In this issue of the Journal, the T1GER Study investigators⁵ showed that inhibition of tumor necrosis factor α with golimumab was as effective as other immunotherapies (including abatacept, alefacept, antithymocyte globulin, teplizumab, and rituximab) at preventing a rapid decline of C-peptide production (a surrogate of insulin secretion, which itself is a surrogate of beta-cell mass) and an altered ratio of proinsulin to C-peptide (a loose measure of beta-cell stress), which herald stage 3 (overt diabetes).⁶ They also detected slight improvements with respect to secondary end points, such as lower insulin requirements and a greater percentage of participants reaching glycated hemoglobin targets. It should not surprise us that immunomodulatory therapies that act on different stages of the autoimmune process, from the cellular (T and B lymphocytes) to the biochemical (cytokines) level, have similar effects; this similarity reflects the lack of more specific readouts of beta-cell number and cellular stress or death. Unlike other targets of autoimmune disease, the endocrine pancreas remains an inscrutable actor. Commonly used assays to detect incipient diabetes, including assays of autoantibodies as well as insulin and its coproducts proinsulin and C-peptide, do not capture the extent of beta-cell loss. At present, estimates of beta-cell loss and beta-cell regenerative potential are but an educated guess based on studies in animals.

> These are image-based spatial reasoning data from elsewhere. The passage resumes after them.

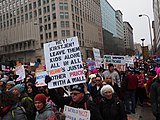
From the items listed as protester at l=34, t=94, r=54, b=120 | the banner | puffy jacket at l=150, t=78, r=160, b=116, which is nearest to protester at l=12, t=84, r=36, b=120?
protester at l=34, t=94, r=54, b=120

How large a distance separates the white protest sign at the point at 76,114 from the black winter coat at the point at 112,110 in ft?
2.22

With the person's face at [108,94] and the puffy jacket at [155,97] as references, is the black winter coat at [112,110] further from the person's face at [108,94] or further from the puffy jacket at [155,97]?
the puffy jacket at [155,97]

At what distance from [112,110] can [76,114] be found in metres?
0.76

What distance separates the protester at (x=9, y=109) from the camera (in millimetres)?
3691

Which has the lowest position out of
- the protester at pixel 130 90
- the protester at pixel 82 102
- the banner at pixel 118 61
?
the protester at pixel 130 90

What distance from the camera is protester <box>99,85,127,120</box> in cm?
425

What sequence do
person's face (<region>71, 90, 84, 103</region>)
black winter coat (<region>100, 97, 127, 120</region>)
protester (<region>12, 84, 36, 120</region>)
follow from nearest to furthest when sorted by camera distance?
1. person's face (<region>71, 90, 84, 103</region>)
2. black winter coat (<region>100, 97, 127, 120</region>)
3. protester (<region>12, 84, 36, 120</region>)

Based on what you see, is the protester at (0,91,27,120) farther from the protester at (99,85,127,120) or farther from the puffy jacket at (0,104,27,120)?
the protester at (99,85,127,120)

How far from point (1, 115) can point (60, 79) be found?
1311 mm

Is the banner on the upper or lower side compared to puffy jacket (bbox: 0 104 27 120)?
upper

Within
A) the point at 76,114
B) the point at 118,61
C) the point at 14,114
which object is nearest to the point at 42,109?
the point at 14,114

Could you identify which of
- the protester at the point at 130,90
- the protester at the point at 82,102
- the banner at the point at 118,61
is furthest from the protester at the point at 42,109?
the banner at the point at 118,61

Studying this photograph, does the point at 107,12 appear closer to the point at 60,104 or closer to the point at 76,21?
the point at 76,21

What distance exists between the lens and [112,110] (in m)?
4.24
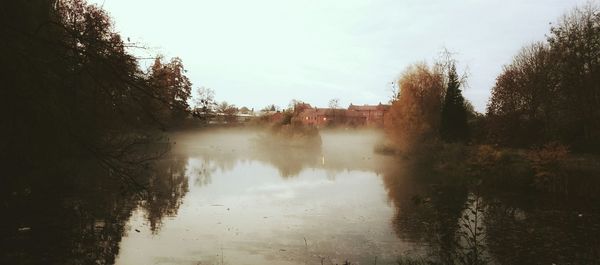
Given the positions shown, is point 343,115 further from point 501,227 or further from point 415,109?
point 501,227

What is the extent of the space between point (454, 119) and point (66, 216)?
30.7 m

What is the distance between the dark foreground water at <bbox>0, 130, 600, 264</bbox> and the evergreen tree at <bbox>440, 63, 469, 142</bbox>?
12693mm

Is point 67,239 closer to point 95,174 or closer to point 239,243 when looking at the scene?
point 239,243

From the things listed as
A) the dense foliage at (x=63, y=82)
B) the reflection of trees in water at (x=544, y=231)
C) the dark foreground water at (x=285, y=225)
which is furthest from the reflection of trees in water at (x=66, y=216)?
the reflection of trees in water at (x=544, y=231)

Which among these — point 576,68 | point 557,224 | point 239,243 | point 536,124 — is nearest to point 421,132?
point 536,124

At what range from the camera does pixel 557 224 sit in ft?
55.2

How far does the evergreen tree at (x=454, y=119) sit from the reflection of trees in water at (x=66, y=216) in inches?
921

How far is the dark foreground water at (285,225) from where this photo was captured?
40.6 ft

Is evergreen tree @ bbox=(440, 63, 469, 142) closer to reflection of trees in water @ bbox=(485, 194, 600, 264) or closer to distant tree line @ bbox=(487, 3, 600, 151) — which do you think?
distant tree line @ bbox=(487, 3, 600, 151)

Will combination treatments acting on complementary aspects of autoimmunity achieve superior results? Successful treatment of stage 3 disease (tertiary prevention) faces overwhelming odds, because beta cells are nearly depleted when symptoms arise. Earlier interventions and possibly better outcomes are hampered by the dearth of disease-activity markers and applicable methods for the imaging of endocrine islet cells. Currently, only teplizumab has been shown to delay the onset of the disease at stage 2 (secondary prevention)⁷; a broader application of this approach presents a challenge. Type 1 diabetes is relatively uncommon, even as its incidence is growing, especially in the adult- and late-onset variants.⁸ Identifying persons at risk in the absence of a family history (primary prevention) is a tall order,³ and even among those at risk, the timing of secondary prevention remains a judgment call. Furthermore, immunotherapy is not without risk (e.g., severe infection, immunosuppression, or lymphoma) and is logistically and emotionally fraught, as patients and their families struggle to cope with a new diagnosis of type 1 diabetes, a life-changing event. An example of the logistic hurdles surrounding immunotherapy can be seen in the T1GER study, which entailed a year-long regimen of golimumab. Even so, as regulators grapple with the implementation of immunotherapy in type 1 diabetes, providers should be educated as to which patients can benefit from this approach and to what extent.

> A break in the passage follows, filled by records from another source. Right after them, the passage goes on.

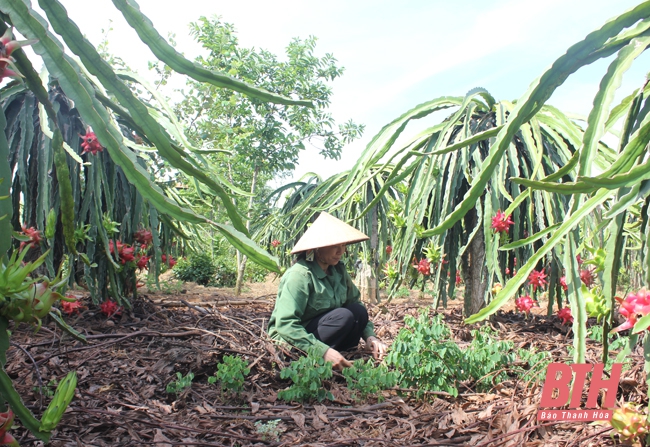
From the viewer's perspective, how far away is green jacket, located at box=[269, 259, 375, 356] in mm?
2570

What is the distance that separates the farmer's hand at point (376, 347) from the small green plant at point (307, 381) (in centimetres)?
60

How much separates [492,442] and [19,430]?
1.56 metres

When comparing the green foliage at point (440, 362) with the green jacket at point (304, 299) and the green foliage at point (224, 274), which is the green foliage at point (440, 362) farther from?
the green foliage at point (224, 274)

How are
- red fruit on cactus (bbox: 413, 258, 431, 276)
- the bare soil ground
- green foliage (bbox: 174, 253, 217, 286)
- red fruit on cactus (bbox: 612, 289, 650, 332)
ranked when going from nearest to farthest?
red fruit on cactus (bbox: 612, 289, 650, 332), the bare soil ground, red fruit on cactus (bbox: 413, 258, 431, 276), green foliage (bbox: 174, 253, 217, 286)

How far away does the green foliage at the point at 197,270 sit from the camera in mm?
9672

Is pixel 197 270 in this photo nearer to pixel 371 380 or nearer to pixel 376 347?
pixel 376 347

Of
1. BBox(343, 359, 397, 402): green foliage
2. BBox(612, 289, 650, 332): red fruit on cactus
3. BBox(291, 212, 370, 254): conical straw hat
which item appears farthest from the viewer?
BBox(291, 212, 370, 254): conical straw hat

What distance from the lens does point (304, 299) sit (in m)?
2.72

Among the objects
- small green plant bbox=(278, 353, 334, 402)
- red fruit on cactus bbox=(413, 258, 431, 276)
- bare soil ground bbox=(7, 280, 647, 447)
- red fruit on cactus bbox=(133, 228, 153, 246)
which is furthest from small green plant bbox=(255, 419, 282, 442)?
red fruit on cactus bbox=(133, 228, 153, 246)

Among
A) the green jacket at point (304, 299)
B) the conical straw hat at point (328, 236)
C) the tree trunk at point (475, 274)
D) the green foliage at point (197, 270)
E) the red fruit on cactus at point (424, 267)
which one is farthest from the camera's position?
the green foliage at point (197, 270)

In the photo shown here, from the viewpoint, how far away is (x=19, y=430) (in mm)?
1581

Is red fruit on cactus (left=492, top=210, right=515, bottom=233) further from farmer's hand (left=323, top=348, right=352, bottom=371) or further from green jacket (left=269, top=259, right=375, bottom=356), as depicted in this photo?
farmer's hand (left=323, top=348, right=352, bottom=371)

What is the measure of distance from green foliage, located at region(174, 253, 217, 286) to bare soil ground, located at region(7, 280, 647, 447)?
6922 mm

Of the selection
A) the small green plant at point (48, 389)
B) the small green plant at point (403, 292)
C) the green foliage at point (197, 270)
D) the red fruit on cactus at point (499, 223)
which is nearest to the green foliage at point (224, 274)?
the green foliage at point (197, 270)
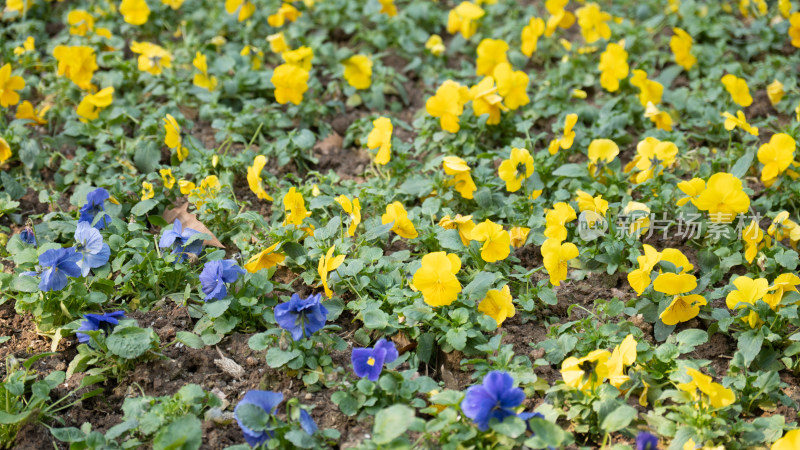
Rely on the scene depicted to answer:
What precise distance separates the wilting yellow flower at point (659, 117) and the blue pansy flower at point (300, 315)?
80.0 inches

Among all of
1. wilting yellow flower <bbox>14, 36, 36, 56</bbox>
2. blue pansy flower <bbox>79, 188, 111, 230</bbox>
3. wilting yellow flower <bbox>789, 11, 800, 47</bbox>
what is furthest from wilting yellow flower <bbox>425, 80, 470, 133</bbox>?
wilting yellow flower <bbox>14, 36, 36, 56</bbox>

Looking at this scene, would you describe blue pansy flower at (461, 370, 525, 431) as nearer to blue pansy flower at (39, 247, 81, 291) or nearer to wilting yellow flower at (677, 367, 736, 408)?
wilting yellow flower at (677, 367, 736, 408)

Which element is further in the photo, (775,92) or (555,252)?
(775,92)

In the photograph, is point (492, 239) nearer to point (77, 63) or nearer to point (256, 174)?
point (256, 174)

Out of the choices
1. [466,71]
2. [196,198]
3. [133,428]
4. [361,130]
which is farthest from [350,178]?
[133,428]

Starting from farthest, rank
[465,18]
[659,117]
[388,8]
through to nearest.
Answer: [388,8] → [465,18] → [659,117]

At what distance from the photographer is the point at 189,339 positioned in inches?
104

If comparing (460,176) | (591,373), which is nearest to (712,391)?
(591,373)

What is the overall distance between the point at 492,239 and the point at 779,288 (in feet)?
3.20

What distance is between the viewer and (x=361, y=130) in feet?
13.4

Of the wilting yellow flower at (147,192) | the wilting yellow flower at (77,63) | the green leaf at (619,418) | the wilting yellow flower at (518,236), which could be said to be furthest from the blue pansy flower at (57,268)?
the green leaf at (619,418)

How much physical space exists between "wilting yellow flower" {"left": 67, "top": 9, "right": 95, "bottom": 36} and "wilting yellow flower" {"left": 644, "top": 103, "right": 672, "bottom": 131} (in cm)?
309

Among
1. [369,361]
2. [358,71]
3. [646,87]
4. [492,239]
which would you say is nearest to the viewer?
[369,361]

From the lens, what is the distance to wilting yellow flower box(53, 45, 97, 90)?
3830mm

We should also be mindful that this treatment debate is first-world centric. Current treatments for type 1 diabetes require resources not readily available in most parts of the world, where something as simple as refrigeration of insulin can become a logistic nightmare. While combinations of the approaches mentioned above, tailored to individual risk and potential benefits, are likely to make inroads in clinical practice, the need for a simpler, safer, and equally effective alternative to insulin remains.